Short problem:
Find the line that contains "Here are some". Repeat that line and all lines following it, exactly, through the end of the listing below.

Dataset:
⁂
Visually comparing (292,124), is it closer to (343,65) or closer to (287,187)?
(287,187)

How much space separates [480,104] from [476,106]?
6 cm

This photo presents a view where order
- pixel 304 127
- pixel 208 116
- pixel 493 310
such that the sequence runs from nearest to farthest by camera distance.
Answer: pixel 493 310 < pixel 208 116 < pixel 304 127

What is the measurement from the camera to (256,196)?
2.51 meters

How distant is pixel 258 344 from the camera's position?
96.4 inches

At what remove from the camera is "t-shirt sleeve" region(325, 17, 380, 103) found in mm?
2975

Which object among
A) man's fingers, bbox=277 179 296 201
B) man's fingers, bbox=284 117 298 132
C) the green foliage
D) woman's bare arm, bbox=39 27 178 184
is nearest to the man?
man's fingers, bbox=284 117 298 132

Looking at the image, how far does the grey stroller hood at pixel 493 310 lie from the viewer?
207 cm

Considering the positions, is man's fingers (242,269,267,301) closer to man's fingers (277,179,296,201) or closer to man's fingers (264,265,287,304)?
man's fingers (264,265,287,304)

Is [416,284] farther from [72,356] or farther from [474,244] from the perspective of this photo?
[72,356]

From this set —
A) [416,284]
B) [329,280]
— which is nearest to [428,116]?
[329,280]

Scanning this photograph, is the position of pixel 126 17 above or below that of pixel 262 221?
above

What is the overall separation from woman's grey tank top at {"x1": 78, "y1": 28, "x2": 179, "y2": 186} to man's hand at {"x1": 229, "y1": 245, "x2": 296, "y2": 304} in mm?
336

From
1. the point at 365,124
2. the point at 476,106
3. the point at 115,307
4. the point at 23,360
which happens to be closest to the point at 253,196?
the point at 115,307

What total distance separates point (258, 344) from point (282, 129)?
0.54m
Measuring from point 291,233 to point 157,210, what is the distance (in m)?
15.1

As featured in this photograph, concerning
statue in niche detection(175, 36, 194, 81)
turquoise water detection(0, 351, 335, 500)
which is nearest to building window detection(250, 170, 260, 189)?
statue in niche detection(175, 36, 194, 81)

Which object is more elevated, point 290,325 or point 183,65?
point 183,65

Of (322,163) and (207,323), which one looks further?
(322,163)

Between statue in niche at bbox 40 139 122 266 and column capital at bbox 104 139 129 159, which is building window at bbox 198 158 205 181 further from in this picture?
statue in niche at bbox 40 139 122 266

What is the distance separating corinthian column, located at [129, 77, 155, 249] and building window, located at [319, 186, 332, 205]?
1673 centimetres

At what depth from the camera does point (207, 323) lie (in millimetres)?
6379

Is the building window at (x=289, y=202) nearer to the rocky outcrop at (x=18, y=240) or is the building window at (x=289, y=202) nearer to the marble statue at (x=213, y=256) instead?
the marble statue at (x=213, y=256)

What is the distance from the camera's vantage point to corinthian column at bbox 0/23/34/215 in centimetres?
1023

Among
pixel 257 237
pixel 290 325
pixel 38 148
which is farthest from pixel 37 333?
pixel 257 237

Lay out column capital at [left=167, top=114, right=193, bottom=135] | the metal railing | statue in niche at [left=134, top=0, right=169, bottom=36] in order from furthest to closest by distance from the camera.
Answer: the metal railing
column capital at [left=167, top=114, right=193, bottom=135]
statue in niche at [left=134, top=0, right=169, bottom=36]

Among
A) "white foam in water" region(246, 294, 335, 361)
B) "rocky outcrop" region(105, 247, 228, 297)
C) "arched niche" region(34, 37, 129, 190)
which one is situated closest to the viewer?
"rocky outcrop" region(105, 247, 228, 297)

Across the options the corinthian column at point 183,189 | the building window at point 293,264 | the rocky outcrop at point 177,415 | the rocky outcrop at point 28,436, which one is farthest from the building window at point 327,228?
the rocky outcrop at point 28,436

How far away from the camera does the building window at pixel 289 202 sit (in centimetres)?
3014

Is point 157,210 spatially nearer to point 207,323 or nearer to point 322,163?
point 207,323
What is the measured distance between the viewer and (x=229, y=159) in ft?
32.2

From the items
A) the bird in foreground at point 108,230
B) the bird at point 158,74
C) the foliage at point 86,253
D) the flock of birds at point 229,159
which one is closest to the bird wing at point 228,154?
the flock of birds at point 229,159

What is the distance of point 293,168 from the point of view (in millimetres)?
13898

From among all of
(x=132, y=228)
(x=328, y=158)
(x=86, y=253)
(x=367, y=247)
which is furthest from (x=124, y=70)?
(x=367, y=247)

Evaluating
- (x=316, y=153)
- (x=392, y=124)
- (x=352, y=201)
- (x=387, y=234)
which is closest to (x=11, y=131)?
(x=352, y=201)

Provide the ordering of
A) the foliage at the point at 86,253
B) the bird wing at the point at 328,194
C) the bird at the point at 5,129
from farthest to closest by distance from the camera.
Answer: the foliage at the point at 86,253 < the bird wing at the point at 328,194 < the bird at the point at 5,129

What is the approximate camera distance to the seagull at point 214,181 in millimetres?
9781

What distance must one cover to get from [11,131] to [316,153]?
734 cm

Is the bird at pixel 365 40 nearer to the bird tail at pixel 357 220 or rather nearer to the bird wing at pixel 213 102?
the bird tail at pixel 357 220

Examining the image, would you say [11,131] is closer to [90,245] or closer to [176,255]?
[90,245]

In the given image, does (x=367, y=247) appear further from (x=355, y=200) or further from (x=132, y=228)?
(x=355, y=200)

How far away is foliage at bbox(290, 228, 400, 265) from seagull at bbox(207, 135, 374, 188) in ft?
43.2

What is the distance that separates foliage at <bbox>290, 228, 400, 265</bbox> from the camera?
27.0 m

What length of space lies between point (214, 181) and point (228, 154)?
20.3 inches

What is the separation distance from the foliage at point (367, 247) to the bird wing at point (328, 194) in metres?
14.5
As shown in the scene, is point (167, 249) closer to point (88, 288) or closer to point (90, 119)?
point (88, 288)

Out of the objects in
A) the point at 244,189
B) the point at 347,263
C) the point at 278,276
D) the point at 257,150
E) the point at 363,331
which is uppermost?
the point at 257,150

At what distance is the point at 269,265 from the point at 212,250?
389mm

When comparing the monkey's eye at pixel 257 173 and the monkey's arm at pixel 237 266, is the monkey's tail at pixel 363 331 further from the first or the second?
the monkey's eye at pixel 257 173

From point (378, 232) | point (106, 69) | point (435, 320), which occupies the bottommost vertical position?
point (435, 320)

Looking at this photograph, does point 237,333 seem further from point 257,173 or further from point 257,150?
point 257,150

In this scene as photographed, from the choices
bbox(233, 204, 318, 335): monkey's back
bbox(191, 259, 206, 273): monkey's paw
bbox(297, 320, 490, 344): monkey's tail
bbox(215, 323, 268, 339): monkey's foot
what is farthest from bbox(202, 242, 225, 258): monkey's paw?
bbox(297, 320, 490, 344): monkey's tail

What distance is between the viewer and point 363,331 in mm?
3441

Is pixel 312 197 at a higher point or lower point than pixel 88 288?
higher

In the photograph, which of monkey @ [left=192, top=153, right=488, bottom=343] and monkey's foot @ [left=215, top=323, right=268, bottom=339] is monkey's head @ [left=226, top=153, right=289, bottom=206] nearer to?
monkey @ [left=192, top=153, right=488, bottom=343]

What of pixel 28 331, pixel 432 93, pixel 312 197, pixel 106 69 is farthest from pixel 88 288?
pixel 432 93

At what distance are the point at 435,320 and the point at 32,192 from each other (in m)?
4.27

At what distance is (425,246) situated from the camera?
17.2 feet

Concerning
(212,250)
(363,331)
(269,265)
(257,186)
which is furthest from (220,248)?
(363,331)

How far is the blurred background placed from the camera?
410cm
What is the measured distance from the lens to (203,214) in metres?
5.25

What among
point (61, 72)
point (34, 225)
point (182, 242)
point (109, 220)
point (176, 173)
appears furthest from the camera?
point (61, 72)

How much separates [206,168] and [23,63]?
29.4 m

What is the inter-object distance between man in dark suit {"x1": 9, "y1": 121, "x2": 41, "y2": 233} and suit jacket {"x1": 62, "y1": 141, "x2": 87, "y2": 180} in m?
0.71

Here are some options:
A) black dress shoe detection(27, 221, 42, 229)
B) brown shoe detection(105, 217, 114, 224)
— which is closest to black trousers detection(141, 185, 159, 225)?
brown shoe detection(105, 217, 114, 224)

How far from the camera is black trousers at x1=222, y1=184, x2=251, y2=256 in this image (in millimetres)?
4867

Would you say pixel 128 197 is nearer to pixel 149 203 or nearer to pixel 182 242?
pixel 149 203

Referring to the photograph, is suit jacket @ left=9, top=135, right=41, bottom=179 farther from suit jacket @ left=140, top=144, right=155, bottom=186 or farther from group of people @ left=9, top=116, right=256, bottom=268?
⁂
Worked answer:
Here are some options:
A) black dress shoe detection(27, 221, 42, 229)
B) brown shoe detection(105, 217, 114, 224)
— which is closest to black trousers detection(141, 185, 159, 225)?
brown shoe detection(105, 217, 114, 224)

How far from the camera is black trousers at x1=222, y1=184, x2=251, y2=256 in this image (in millimetres)?
4867

Would you say pixel 128 197 is nearer to pixel 149 203 or nearer to pixel 182 242?
pixel 149 203

Referring to the photograph, is suit jacket @ left=9, top=135, right=41, bottom=179 farther from suit jacket @ left=140, top=144, right=155, bottom=186 or farther from group of people @ left=9, top=116, right=256, bottom=268?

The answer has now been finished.